疲労で鉛のように重い体に引っ張られ、回避行動が小さくなる。

 虎の悪魔の爪の先に触れ、リンドウの足がちぎれ飛ぶ。


 痛みに空を向いた一瞬、リンドウのカラスの右眼は、森林の奥で上る狼煙を認めた。


····役目は終わった。


空中でくるりと旋回する。

───かつて、兄がそうであったように。


 美しく、強く翔ぶ。


森林に向かって翼を翻したリンドウを追って、獣の悪魔が地を蹴る。


湧き上がる恐怖を抑え、自分の翼を信じる。

死ぬならば、あの勇敢な兄と同じように····。


食われる瞬間まで、戦士として生きる。


足音が、すぐ耳の裏に聴こえる。



『兄、今そっちへ向かう·····』


獣の悪魔は、飛び上がる。

牙がズラリと並んだ口を大きく開けて····


『あなたと同じ方法で』


だが違う、お前は残した。
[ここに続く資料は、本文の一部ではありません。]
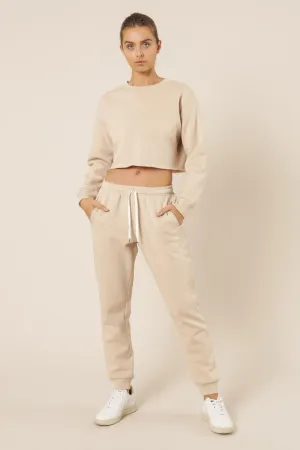 Carter Classic Trackpant- Ecru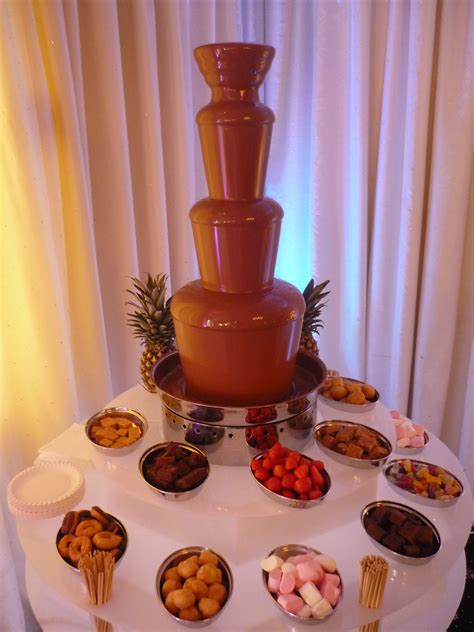 Chocolate Fountain available to hire with 8 dips | Chocolate fountains ...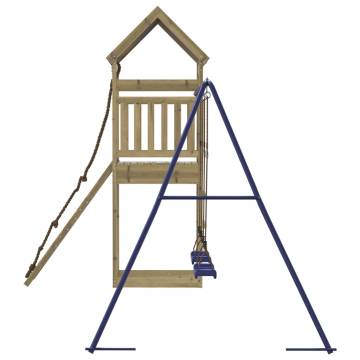 Outdoor Playset Impregnated Wood Pine - Fun for Kids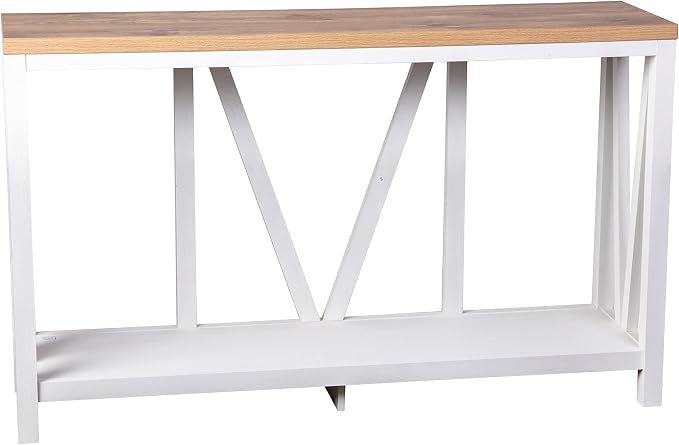Brushed White Wash/Warm Oak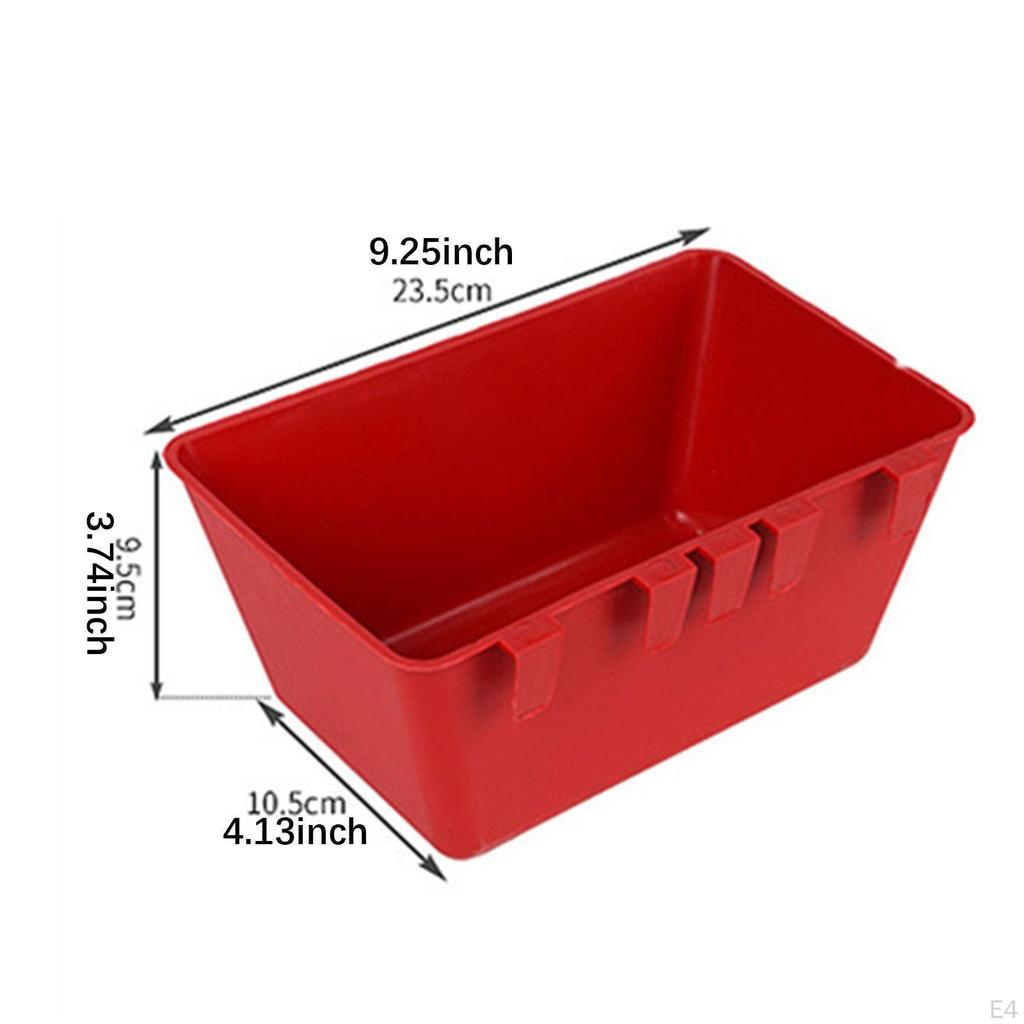 ,Подвесной забор,Кормушка,Контейнер для кормления скота,Кормушка для скота,Ведро для воды с зажимами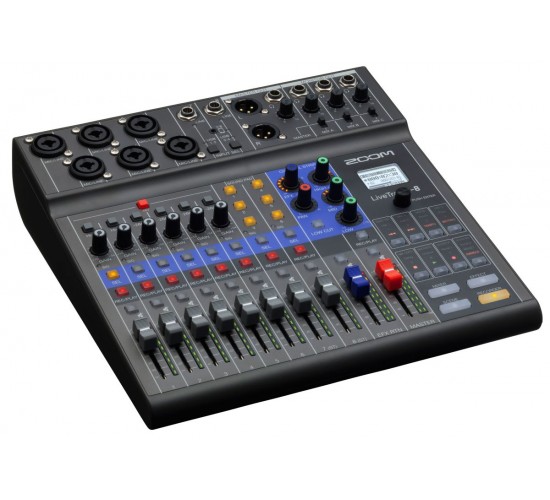 Zoom L-8 Livetrak Многофункциональная цифровая консоль для микширования, аудиозаписи, мониторинга
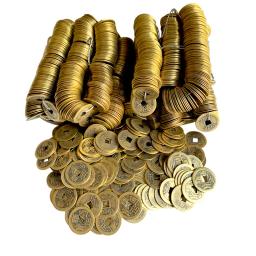 Artesanato chinês de moedas de cobre, Feng Shui Lucky Blessing Antigo Antigo, I Ching Moeda, Retro Collectible Curio Lembrança, 100Pcs - Image 1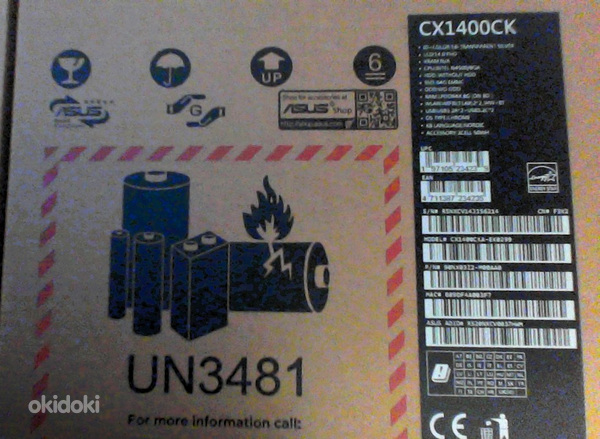 Asus Chromebook 14" CX1400CK ssd64G UUS (foto #4)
次に繋げた。

お前のお陰で。


 『そうだな····』


声が聞こえた気がして、カラスは空を見上げた。

産まれた時から変わらない、真っ黒な太陽が、両目に映る。


『なら本────』


トラバサミがバチンと閉じて、カラスは虎に食べられた·····。





◇◇◇



 「リンドウ·····」


体を、丸めて伸ばして····それを高速で繰り返し、こちらに猛然と向かってくる虎の悪魔を睨みながら、リィンカーネーションはそう呟いた。


 もう帰って来ない仲間は、多くいるだろう。

だからこそ。


味方の一人、蛞蝓の悪魔が、ゴリラに魔法をかける。

みるみる巨大化していく自分の体を見下ろした後、リィンカーネーションは静かに拳を握った。


 虎の悪魔との距離が縮む。

両者目前、地を蹴ったはずの虎の悪魔の足が、空回る。



 「齧歯・虎罠(トラバサミ)!」


リスの悪魔の唱えに反応して、落とし穴の地面に仕掛けられた、無数のトラバサミが口を閉じる。


「ガァァァ────ッッ!!」


腹に噛み付く大量のトラバサミに、叫び声を上げた虎の悪魔の頭上に、影がさす。


『さぁ、立てよ』


青い焔を纏った、ゴリラの巨大な拳が、虎の悪魔の頭蓋骨を殴り潰す────。


 『焼き尽くしてやるから』



唸り声を上げて立ち上がった虎の悪魔と睨み合い、ゴリラは静かに拳を構えた。